Chansons, secular motets, madrigals, lied, etc. Anything from Perotin to Machaut to Dufay to Josquin.

:tiphat:


----------



## clavichorder (May 2, 2011)

You said compositions, and so I feel free to recommend instrumental music. Do some research into recordings of late renaissance English virginal music. Byrd, Bull, Gibbons, Philips, Tompkins, G. Farnaby are the names to look out for most in approximately that order, though Bull may indeed be more important than Byrd if we keep our focus excluded to the keyboard, because it was basically his sole medium and his virtuosity and experimental qualities are unparalleled. Give this music time, and try the available modern piano recordings as well as harpsichord and virginal to help diversify your understanding. People do not realize that this is basically the first sizable school of harpsichord composers in history! And one that was not truly matched till the French mid baroque or debatably the various work of the high baroque with Scarlatti, Bach, Handel, Gottlieb Muffat, Buxtehude, Seixas, ect. Note that I said school of composers, and specified harpsichords. Organ masters from Italy and the contemporaneous Dutch work headed by Sweelinck, as well as the Spanish master Antonio de Cabezón, are examples of worthy predecessors and contemporaries.
I have found these pieces to have an enduring interest. You might not readily warm up to them at first, but you are sure to find a few that you really like ad your interest has great potential to grow from there with all the high quality music. 

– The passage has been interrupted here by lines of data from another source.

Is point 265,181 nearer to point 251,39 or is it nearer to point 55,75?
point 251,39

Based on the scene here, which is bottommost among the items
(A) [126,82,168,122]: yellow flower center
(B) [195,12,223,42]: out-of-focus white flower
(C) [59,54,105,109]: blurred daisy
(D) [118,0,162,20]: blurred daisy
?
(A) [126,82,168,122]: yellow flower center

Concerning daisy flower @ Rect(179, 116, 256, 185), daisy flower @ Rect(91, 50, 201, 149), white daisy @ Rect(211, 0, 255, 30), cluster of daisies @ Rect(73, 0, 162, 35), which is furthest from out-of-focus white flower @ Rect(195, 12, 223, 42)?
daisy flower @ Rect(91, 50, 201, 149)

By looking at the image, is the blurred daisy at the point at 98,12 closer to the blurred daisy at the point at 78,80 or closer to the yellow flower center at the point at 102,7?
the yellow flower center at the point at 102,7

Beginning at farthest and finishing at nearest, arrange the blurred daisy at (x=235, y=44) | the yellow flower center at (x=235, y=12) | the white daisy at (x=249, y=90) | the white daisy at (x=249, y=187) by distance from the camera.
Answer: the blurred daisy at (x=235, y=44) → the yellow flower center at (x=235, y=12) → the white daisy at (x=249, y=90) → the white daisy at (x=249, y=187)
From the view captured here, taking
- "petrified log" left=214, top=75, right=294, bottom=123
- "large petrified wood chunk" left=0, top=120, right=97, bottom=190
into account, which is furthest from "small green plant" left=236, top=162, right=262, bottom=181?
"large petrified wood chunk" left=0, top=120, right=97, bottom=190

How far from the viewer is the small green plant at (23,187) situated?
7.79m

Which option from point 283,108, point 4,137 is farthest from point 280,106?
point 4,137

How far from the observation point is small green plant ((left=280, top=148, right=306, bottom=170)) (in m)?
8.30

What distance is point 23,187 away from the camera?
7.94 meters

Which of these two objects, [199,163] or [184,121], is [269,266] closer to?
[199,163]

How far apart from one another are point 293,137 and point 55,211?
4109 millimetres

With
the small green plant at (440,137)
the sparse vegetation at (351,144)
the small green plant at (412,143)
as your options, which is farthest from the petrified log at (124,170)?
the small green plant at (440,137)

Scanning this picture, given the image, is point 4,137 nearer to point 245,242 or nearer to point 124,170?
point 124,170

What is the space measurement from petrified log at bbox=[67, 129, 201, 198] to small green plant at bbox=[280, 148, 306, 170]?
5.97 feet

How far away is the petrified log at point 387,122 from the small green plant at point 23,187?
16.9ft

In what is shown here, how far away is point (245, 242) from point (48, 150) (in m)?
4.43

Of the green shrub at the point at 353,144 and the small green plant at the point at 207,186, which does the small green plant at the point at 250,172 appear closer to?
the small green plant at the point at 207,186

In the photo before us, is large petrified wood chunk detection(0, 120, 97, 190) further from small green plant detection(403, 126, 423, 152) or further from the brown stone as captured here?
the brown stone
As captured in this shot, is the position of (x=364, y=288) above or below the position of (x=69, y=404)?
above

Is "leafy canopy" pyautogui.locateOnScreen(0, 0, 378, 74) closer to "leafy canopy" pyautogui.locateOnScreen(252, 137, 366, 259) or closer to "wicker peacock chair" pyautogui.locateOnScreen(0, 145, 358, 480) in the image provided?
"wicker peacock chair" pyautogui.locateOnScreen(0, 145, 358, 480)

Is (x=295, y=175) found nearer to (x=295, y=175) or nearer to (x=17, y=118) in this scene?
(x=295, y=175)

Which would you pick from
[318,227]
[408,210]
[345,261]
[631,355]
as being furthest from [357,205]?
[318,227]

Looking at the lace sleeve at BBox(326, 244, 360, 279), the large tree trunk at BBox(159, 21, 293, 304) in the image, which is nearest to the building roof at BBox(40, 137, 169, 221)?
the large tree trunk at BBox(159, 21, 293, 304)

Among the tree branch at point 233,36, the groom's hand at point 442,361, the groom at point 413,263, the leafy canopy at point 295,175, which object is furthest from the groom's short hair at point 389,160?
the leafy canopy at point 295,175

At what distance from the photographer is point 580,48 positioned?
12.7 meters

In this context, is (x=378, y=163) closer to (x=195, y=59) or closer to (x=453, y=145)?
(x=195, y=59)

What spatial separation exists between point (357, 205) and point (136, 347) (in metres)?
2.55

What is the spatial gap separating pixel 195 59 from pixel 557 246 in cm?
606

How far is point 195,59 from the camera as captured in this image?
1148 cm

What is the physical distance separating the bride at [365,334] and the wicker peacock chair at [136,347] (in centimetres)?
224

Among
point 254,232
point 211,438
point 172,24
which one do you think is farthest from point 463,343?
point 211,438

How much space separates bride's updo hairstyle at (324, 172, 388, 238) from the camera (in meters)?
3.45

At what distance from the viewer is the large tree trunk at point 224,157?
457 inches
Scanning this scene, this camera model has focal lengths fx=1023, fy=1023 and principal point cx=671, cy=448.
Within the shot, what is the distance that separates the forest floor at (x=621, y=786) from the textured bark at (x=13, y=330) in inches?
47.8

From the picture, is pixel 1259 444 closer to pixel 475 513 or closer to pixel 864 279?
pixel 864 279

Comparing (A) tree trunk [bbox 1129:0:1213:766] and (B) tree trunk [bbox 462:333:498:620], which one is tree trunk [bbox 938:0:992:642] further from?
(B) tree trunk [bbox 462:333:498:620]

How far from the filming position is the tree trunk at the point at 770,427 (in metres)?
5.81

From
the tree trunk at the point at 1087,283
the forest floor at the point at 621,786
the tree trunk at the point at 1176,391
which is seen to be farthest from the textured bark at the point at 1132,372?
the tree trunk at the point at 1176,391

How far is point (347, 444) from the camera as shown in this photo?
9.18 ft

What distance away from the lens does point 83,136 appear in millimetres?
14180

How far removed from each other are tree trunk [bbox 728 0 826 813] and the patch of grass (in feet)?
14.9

The other two instrumental fields I recommend are English lute music, of whom Dowland is the model, and English viol consort music, with Gibbons, Byrd, Lawes, and more in approximately that order.


----------



## Nereffid (Feb 6, 2013)

Medieval dance music:

Music from "Le Manuscrit du Roi"








Instrumental music from the boringly titled "MS Add 29987"


----------



## Mandryka (Feb 22, 2013)

DiesIraeCX said:


> I've had a couple people recommend that I not limit my listening to sacred music, so if anyone has recommendations for Medieval/Renaissance era compositions that are _non_-liturgical, religious, sacred, etc., I'd appreciate it!
> 
> Chansons, secular motets, madrigals, lied, etc. Anything from Perotin to Machaut to Dufay to Josquin.
> 
> :tiphat:


This is a good place to start





















Another name to explore is Ensemble Clement Janequin.


----------